[Excerpts from a spatial reasoning dataset]
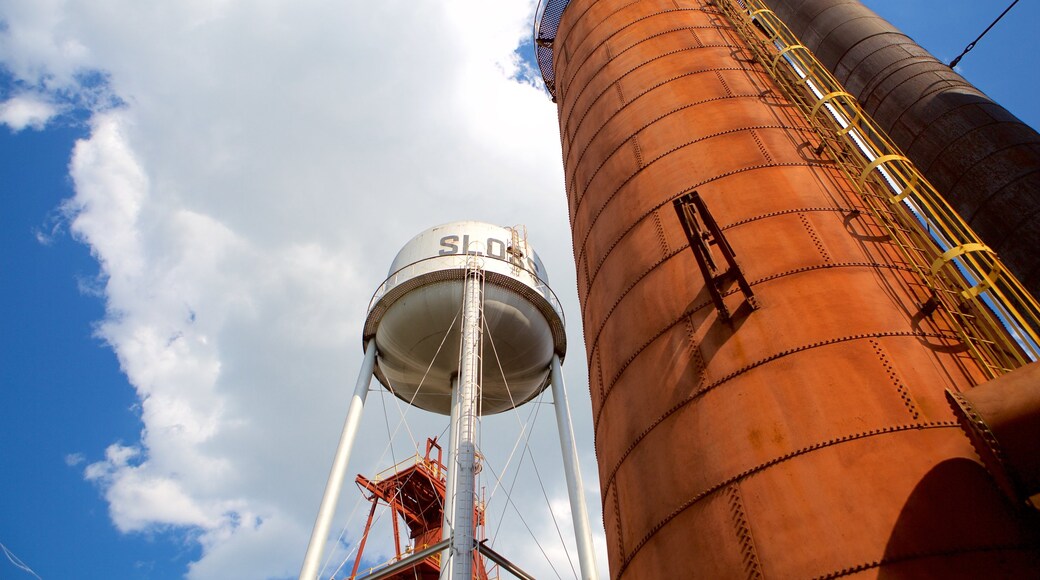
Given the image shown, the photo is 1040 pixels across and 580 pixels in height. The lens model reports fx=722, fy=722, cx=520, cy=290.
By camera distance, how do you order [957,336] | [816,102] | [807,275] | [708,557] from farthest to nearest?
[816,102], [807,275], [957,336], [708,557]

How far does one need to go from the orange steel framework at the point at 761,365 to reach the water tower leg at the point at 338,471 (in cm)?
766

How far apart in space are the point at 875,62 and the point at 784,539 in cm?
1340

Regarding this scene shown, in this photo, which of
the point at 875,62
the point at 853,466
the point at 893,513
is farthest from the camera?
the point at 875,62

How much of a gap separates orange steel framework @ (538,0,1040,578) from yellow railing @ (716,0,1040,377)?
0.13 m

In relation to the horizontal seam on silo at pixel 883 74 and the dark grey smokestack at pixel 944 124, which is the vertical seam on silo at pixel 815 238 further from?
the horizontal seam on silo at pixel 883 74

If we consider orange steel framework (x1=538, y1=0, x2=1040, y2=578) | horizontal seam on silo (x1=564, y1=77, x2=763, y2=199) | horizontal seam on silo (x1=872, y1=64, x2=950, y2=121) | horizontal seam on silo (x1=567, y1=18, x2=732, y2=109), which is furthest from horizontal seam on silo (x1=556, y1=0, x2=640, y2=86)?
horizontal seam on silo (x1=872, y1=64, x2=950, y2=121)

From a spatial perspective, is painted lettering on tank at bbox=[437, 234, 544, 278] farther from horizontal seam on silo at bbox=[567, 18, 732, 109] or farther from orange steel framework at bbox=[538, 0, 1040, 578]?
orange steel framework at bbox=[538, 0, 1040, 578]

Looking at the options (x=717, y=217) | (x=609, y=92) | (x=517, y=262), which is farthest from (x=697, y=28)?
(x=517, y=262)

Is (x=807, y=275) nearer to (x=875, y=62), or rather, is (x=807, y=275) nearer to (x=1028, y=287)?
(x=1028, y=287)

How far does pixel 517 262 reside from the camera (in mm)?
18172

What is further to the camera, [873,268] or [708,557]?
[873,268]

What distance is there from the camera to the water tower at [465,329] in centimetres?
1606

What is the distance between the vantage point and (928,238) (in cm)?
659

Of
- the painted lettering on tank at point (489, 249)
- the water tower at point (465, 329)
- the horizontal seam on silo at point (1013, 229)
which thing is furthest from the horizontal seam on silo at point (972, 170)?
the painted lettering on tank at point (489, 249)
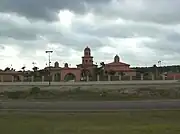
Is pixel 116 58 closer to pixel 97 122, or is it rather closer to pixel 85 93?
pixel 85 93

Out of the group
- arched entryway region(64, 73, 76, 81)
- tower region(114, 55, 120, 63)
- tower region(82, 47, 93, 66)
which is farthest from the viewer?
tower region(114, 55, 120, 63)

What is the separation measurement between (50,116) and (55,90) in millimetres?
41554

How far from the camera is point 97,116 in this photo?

__Exercise description__. Retype all of the data above word for word, leaving out the pictures.

__Exercise output__.
Given the image shown, the photo is 1040 pixels across and 580 pixels in height. The lens model reports fx=722, fy=722, cx=520, cy=290.
By camera distance, how do you order [957,336] | [816,102] | [807,275] | [708,557] from farthest to nearest?
[816,102], [807,275], [957,336], [708,557]

How far does one need to go from the orange steel framework at the point at 761,365 to reach the water tower leg at the point at 338,471 (in cm)?
766

How far apart in space are the point at 875,62 and the point at 784,539 in cm?
1340

Regarding this scene shown, in this photo, which of
the point at 875,62
the point at 853,466
the point at 893,513
is farthest from the camera?
the point at 875,62

How much of a gap separates orange steel framework @ (538,0,1040,578) from yellow railing @ (716,0,1040,377)?
0.13 m

In relation to the horizontal seam on silo at pixel 883 74 and the dark grey smokestack at pixel 944 124, which is the vertical seam on silo at pixel 815 238 further from?
the horizontal seam on silo at pixel 883 74

If we consider orange steel framework (x1=538, y1=0, x2=1040, y2=578) | horizontal seam on silo (x1=564, y1=77, x2=763, y2=199) | horizontal seam on silo (x1=872, y1=64, x2=950, y2=121) | horizontal seam on silo (x1=567, y1=18, x2=732, y2=109), which is furthest from horizontal seam on silo (x1=556, y1=0, x2=640, y2=86)?
horizontal seam on silo (x1=872, y1=64, x2=950, y2=121)

From a spatial perspective, is painted lettering on tank at bbox=[437, 234, 544, 278] farther from horizontal seam on silo at bbox=[567, 18, 732, 109] or farther from orange steel framework at bbox=[538, 0, 1040, 578]?
orange steel framework at bbox=[538, 0, 1040, 578]

Looking at the options (x=717, y=217) | (x=609, y=92) | (x=517, y=262), which is farthest from (x=697, y=28)?
(x=517, y=262)

Is (x=807, y=275) nearer to (x=875, y=62), or rather, is (x=807, y=275) nearer to (x=1028, y=287)?
(x=1028, y=287)

How far does pixel 517 262 reside from the camera (in mm)?
18172

What is further to the camera, [873,268] or [708,557]?
[873,268]

What distance is there from the camera to the water tower at [465,329] in centimetres?
1606

What is the distance between the vantage point and (928,238) (in cm)?
659

Of
- the painted lettering on tank at point (489, 249)
- the water tower at point (465, 329)
- the horizontal seam on silo at point (1013, 229)
which thing is furthest from the horizontal seam on silo at point (972, 170)?
the painted lettering on tank at point (489, 249)
Is pixel 116 58 closer to pixel 97 122, or is it rather closer to pixel 85 93?
pixel 85 93

Out of the group
- arched entryway region(64, 73, 76, 81)
- tower region(114, 55, 120, 63)
- tower region(82, 47, 93, 66)
which is farthest from the viewer?
tower region(114, 55, 120, 63)

What is the separation measurement between (50,116) and (55,90) in millimetres?
41554

How far from the camera is point 97,116 in this photo?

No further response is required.